■ Instructions to follow
In the records below, find the line that contains "THE BOY WHO HARNESSED THE WIND锛堝ぇ32寮�骞宠鏈級" and the line that contains "Stalking Egret-Alan Hausenflock-Photographic"; write out exactly those two lines and everything between them, without the pictures.

■ Input records
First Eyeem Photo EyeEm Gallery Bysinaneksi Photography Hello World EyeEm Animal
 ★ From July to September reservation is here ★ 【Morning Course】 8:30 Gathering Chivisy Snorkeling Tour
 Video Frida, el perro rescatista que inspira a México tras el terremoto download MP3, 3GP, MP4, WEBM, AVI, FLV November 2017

* * *

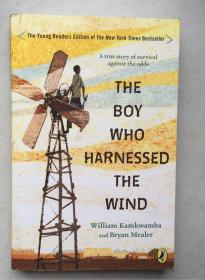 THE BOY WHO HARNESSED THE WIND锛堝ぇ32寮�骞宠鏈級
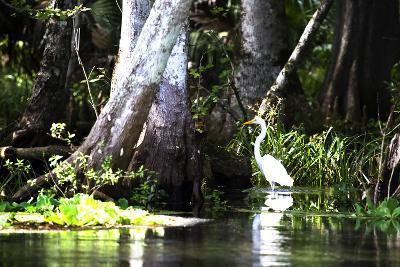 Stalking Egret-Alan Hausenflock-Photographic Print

--

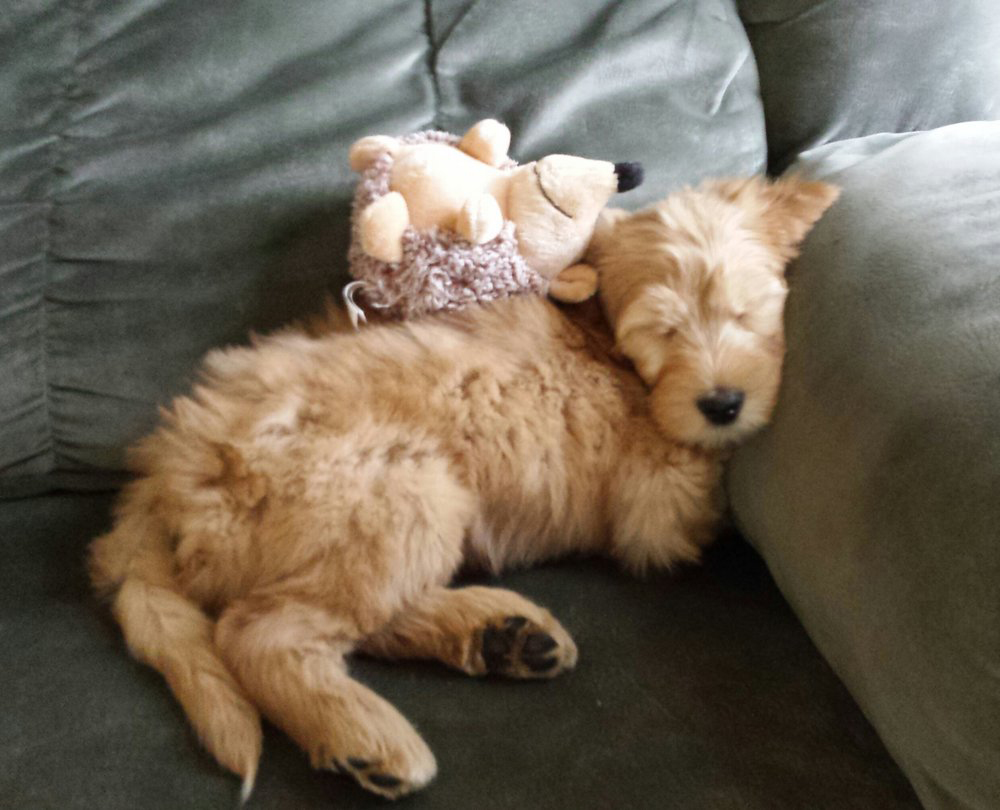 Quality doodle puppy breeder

■ Solution to the problem
 THE BOY WHO HARNESSED THE WIND锛堝ぇ32寮�骞宠鏈級
 Stalking Egret-Alan Hausenflock-Photographic Print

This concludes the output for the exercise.